Work to complete:
Write out a passage of the comment thread on the ban word for word, from "Edit: wait - I" up to and including "on their part.".

Document section:
Comment author: Elo 07 October 2015 03:28:39AM *  0 points [-]

How do we improve this?

Edit: wait - I support the show of approval too. I disagree with the disapproval but I support someone's ability to voice their opinion.

Comment author: Dagon 11 October 2015 06:23:03PM 2 points [-]

I don't support this ban, but I have to admit I'm more of a naturalist than a cultivator when it comes to gardens: weeds are plants too, right?

If there's significant evidence of karma fraud (even if that evidence isn't shared), that's a good reason. If it's just "annoying posts that don't get downvoted enough for our tastes", that's pretty weak.

Comment author: CellBioGuy 16 October 2015 02:46:13AM 0 points [-]

I've seen quite a bit of evidence of karma fraud on their part.

Comment author: philh 06 October 2015 03:12:03PM 5 points [-]

I approve.

Comment author: VoiceOfRa 12 October 2015 10:20:36PM 6 points [-]

I've found that I can tolerate bigotry a lot better than I can tolerate bigoted policy proposals

What definition of "bigotry" are you using? The "standard definition" amounts to "applying Bayesian priors to people". So is discussion of the policy implications of Bayesian reasoning now punishable by banning without notice? Also since you admit that he didn't actually make the proposal but was "close to suggesting" it does that mean that even being "close to suggesting" implications of Bayesian reasoning for policy is bannable?

Note to Eliezer or any super-administrators reading this: I strongly suggest that in the interest of keeping LessWrong a place where people can discuss rationality without fear of suddenly being banned, NancyLebovitz's administrative privileges be revoked immediately.

Comment author: Good_Burning_Plastic 13 October 2015 08:03:49AM 1 point [-]

What definition of "bigotry" are you using? The "standard definition" amounts to "applying Bayesian priors to people".

Huh, no it doesn't.

suddenly being banned

Lots of people had expressed annoyance at advandcedatheist talking about the same topic over and over again. That's hardly "sudden". (OTOH I would have preferred him to be officially warned by a moderator before being banned.)

Comment author: VoiceOfRa 13 October 2015 08:11:20PM 4 points [-]

Ok, looking at the first result we get:

In English the word "bigot" refers to a person whose habitual state of mind includes an obstinate, irrational, or unfair intolerance of ideas, opinions, or beliefs that differ from their own, and intolerance of the people who hold them.

Which was the standard meaning of "bigotry" a century ago. Ok, let's apply this definition to the current situation: it would appear that NancyLebowitz is more guilty of bigotry then AA. Does that mean she should be banned?

Comment author: Good_Burning_Plastic 14 October 2015 07:55:29AM *  2 points [-]

Again, ISTM NancyLebovitz (and other LW readers in general) are less intolerant of AA's ideas themselves than of his continuing to post them over and over again after people have made abundantly clear they're not interested in reading them for the zillionth time, so a response to an extraordinary situation and not a "habitual" state of mind. And AA does seem intolerant of the idea of women's sexual freedom.

That said, I'll tap out now.

Source material:
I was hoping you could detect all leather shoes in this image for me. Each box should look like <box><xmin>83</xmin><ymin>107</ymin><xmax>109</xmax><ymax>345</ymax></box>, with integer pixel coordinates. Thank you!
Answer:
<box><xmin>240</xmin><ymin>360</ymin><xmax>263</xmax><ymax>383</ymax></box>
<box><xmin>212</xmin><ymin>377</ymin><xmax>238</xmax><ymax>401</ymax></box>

Exercise solution:
Edit: wait - I support the show of approval too. I disagree with the disapproval but I support someone's ability to voice their opinion.

Comment author: Dagon 11 October 2015 06:23:03PM 2 points [-]

I don't support this ban, but I have to admit I'm more of a naturalist than a cultivator when it comes to gardens: weeds are plants too, right?

If there's significant evidence of karma fraud (even if that evidence isn't shared), that's a good reason. If it's just "annoying posts that don't get downvoted enough for our tastes", that's pretty weak.

Comment author: CellBioGuy 16 October 2015 02:46:13AM 0 points [-]

I've seen quite a bit of evidence of karma fraud on their part.